The task
In the material below, find every line containing the string "States" and return it.
---*---
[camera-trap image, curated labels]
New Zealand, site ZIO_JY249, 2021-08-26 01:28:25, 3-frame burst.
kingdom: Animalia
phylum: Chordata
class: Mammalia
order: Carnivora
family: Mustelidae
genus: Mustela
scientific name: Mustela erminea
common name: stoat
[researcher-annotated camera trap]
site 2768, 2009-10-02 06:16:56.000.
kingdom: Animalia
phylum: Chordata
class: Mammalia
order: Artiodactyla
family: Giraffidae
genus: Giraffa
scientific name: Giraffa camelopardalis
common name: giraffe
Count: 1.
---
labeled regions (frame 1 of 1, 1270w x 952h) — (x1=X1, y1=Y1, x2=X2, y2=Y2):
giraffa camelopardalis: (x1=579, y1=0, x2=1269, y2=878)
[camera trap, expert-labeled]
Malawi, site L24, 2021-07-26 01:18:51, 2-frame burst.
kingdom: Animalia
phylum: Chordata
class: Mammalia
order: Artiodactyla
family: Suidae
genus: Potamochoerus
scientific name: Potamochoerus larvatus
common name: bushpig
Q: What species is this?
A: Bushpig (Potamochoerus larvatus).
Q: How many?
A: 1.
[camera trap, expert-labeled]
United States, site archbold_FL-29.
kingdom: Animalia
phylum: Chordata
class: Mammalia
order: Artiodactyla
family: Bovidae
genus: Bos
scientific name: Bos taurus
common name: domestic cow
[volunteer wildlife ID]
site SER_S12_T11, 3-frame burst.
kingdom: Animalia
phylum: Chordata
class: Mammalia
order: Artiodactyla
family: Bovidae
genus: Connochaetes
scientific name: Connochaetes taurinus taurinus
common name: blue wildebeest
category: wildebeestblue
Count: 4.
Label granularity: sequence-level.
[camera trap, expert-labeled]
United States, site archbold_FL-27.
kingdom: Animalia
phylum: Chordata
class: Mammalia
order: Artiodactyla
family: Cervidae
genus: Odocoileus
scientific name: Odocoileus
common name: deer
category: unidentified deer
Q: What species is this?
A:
---*---
Solution to this task
United States, site archbold_FL-29.
United States, site archbold_FL-27.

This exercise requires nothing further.